You don’t need to change existing queries to use these new indexes!

XML Indexes for Case-Insensitive Search

DB2 10 allows you to define case-insensitive indexes and search very efficiently for string values regardless of their upper case or lower case spelling. For example, to enable case-insensitive search of employee names, you could create the following index:

create unique index idx1 on dept(deptdoc) generate key using
xmlpattern ‘/dept/employee/name/fn:upper-case(.)‘ as sql varchar(40);

This index stores all key values in upper-case. To find employees with names such as Peter Pan, PETER PAN,  Peter PAN, pEtEr pAn, etc. you could write the following query that can use the index above:

SELECT *
FROM dept
WHERE XMLEXISTS(‘$DEPTDOC/dept/employee[name/fn:upper-case(.) = “PETER PAN”]’);

Index support for Prefix Search

Previously, the following query with the fn:starts-with() function could not use an XML index to find all employees whose name starts with “Jo”:

SELECT *
FROM dept
WHERE XMLEXISTS(‘$DEPTDOC/dept/employee[fn:starts-with(name, “Jo”)]’);

In DB2 10, this query can benefit from existing XML indexes of type VARCHAR(n) that may exist on the <name> element.

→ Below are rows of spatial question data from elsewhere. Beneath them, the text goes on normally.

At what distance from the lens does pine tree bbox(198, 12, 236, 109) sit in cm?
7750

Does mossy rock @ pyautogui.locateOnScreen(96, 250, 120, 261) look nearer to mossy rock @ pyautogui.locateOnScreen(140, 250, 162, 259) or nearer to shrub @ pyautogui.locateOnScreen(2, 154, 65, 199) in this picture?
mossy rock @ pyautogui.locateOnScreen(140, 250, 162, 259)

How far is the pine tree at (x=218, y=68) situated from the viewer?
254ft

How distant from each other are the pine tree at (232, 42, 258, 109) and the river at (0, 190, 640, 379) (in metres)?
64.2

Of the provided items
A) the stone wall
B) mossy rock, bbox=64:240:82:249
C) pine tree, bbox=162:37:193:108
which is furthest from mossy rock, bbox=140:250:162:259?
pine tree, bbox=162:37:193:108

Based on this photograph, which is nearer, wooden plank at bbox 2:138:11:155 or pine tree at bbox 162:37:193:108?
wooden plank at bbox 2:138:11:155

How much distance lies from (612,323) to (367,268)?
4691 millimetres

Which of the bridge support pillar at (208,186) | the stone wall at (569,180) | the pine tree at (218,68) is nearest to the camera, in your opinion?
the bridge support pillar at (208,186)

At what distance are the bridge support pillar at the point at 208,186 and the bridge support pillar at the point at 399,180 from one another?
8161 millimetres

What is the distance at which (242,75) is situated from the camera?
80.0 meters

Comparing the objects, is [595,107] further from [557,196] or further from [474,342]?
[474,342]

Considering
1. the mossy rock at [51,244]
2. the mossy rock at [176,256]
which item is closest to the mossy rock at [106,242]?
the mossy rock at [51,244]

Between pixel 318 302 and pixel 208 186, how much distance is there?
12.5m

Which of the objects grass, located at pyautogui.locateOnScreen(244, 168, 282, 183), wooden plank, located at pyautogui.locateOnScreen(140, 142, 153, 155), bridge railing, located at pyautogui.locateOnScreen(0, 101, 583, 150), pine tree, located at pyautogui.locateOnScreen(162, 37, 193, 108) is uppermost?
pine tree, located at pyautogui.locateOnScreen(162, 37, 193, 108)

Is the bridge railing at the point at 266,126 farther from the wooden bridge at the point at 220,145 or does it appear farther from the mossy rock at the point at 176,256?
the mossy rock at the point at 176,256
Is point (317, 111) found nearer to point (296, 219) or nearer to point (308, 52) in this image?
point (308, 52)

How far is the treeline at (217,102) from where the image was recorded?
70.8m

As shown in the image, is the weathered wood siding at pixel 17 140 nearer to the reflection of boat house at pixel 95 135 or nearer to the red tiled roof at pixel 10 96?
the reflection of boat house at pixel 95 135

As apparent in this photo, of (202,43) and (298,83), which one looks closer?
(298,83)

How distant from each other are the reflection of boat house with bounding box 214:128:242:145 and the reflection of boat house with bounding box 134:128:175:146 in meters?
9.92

XML Indexes for Existential (Structural) Predicates

An existential predicate, sometimes called structural predicate, is a predicate that checks the existence of an XML element or attribute in an XML document, regardless of its value.

For example, imagine you want to find all documents that contain a <comment> element for an employee. One of the following queries comes to mind:

SELECT *
FROM dept
WHERE XMLEXISTS(‘$DEPTDOC/dept/employee[comment]‘);

SELECT *
FROM dept
WHERE XMLEXISTS(‘$DEPTDOC/dept/employee[fn:exists(comment)]‘);

To support such queries, DB2 10 allows you to create an XML index with the fn:exists function, like this:

create unique index idx1 on dept(deptdoc) generate key using
xmlpattern ‘/dept/employee/fn:exists(comment)‘ as sql varchar(1);

This index must be defined as VARCHAR(1) and each index key represents true or false to indicate the existence of the <comment> element in a given document.

Friendly XML query behavior

DB2 10 also includes several enhancements that make XML queries behave in a more friendly manner. Let’s look at just one of several cases. For example, consider the following query that has a numeric predicate on the @id attribute:

select *
from dept
where xmlexists(‘$DEPTDOC/dept[@id = 15]’);

What happens if this query encounters an XML document where the @id attribute has a non-numeric string value such as “WW Sales”?  In DB2 9.x this situation would cause a type error at run-time and the query would fail and abort with an error message. Although this behavior was compliant with the language standard, it is not very useful. If you look for the department with id = 15, any department with non-numeric id can never be a match. Therefore, DB2 10 simply evaluates the predicate to FALSE in this case, i.e. ignores the document with the non-numeric id, and continues processing the query.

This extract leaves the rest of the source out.